Google intends to open its TV platform, which is based on its Android operating system for smartphones, to software developers. The company hopes the move will spur the same outpouring of creativity that consumers have seen in applications for cellphones.
Google is expected to deliver a toolkit to outside programmers within the next couple of months, and products based on the software could appear as soon as this summer. [...]
Google has built a prototype set-top box, but the technology may be incorporated directly into TVs or other devices. The Google TV software will present users with a new interface for TVs that lets them perform Internet functions like search while also pulling down Web programming like YouTube videos or TV shows from Hulu.com. The technology will also allow downloadable Web applications, like games and social networks, to run on the devices.
All of the companies involved declined to comment. MG Siegler at TechCrunch says this should push Apple into doing something more with their Apple TV platform:
Aside from calling it a hobby, Steve Jobs has referred to the Apple TV as being a potential “fourth leg” of a chair Apple is building. Leg one is the Mac, leg two is the iPod, leg three is the iPhone, and Jobs had hoped the Apple TV would complete the chair one day. But it seems clear now that he thinks the iPad could be the fourth leg instead.
Screw that. I think it’s time for Apple to build a whole dining room set of furniture. We, as consumers, need a living room arms race between Apple and Google (and Microsoft, TiVo, Roku, Boxee, and the rest) to kick the cable companies’ shitty television user experience to the curb.

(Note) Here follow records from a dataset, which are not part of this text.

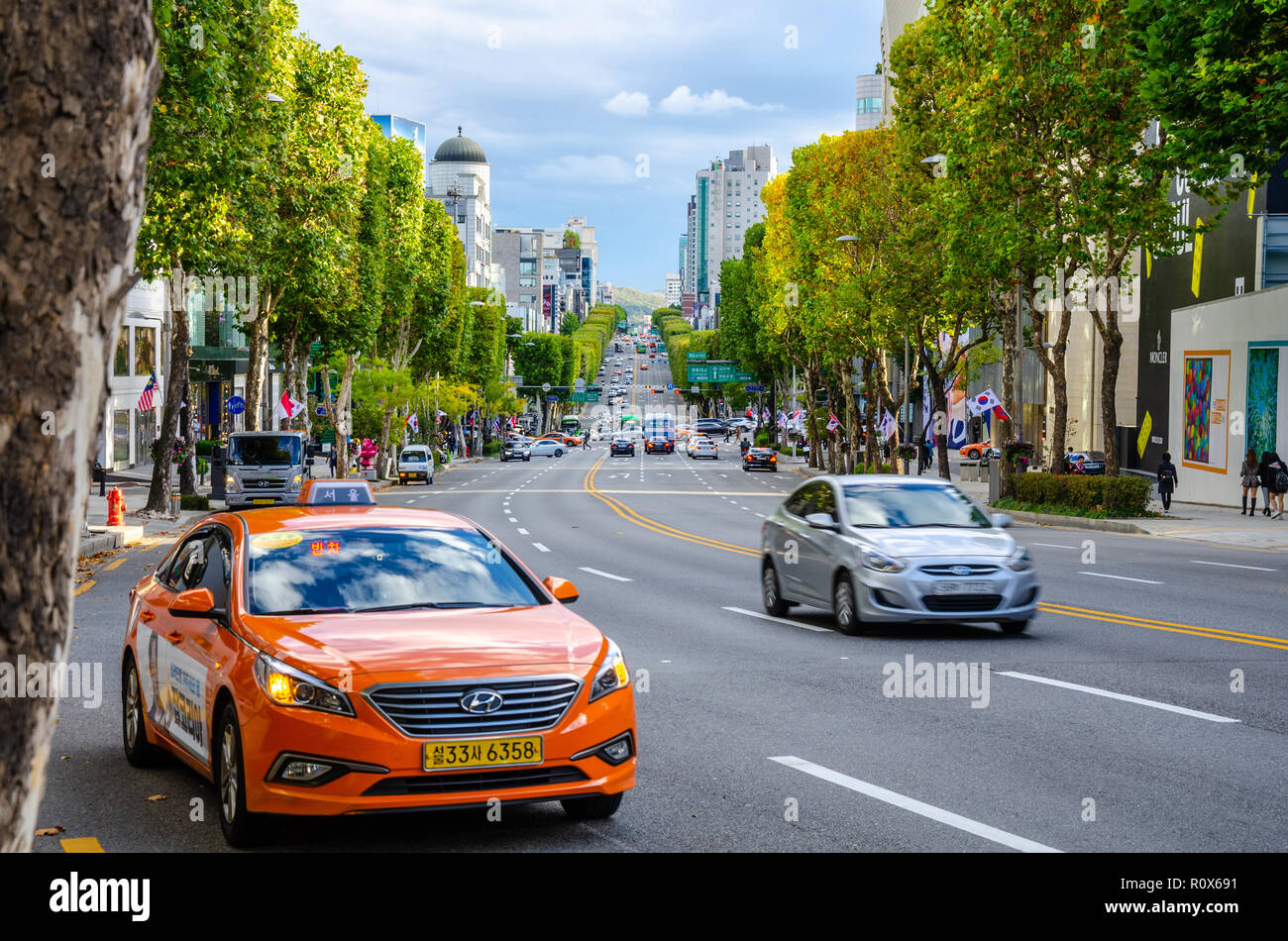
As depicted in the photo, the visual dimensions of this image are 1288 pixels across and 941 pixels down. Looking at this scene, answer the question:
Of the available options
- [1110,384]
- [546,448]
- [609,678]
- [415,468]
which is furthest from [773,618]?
[546,448]

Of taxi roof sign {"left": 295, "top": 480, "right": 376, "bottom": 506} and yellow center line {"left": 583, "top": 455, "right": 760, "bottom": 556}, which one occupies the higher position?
taxi roof sign {"left": 295, "top": 480, "right": 376, "bottom": 506}

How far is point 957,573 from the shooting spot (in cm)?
1466

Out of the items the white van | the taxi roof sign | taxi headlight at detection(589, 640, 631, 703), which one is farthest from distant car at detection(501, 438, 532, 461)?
taxi headlight at detection(589, 640, 631, 703)

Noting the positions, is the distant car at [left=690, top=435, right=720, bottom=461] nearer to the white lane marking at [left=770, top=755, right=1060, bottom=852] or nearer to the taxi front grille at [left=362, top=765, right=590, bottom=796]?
the white lane marking at [left=770, top=755, right=1060, bottom=852]

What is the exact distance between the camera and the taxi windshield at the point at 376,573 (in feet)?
26.0

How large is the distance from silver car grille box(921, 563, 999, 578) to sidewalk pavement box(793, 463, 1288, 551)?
1597 centimetres

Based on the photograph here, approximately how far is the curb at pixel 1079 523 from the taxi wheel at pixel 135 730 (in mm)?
26074

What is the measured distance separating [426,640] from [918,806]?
2679 millimetres

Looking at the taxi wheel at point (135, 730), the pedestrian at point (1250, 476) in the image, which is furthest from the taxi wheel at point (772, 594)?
the pedestrian at point (1250, 476)

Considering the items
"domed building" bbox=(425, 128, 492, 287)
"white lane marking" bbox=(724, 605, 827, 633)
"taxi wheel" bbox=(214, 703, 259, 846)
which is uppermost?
"domed building" bbox=(425, 128, 492, 287)

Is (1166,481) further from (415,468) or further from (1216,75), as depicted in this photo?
(415,468)

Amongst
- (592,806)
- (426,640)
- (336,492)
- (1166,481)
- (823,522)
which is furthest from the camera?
(1166,481)

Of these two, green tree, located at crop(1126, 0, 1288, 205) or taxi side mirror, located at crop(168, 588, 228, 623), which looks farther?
green tree, located at crop(1126, 0, 1288, 205)

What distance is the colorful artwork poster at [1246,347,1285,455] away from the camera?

There’s lots of discussion via techmeme. Last week the WSJ reported that Google is testing a new television-search service with Dish TV.
And the battle is joined. Netflix is already way ahead, getting their chips incorporated directly into TVs mobile devices and computers. Here's the inside story of how Netflix planned to do exactly what Google is talking, a Netflix Player, but is already a step ahead, eschewing being the manufacturer in favor of wide distribution.
http://www.wired.com/techbiz/it/magazine/17-10/…
“…at an all-company meeting in the same amphitheater, Hastings announced that there would be no Netflix Player. Instead, he would spin off the device, letting developer Anthony Wood take the technology and his 19-person team to a small company Wood had founded years earlier called Roku. But Netflix, which had already begun streaming movies to users' PCs, was hardly giving up on the idea of streaming them to televisions as well. Instead, the company would take a more stealthy—and potentially even more ambitious—approach. Rather than design its own product, it would embed its streaming-video service into existing devices: TVs, DVD players, game consoles, laptops, even smartphones. Netflix wouldn't be a hardware company; it would be a services firm. The crowd was stunned. In half an hour, Hastings had completely reinvented Netflix's strategy.”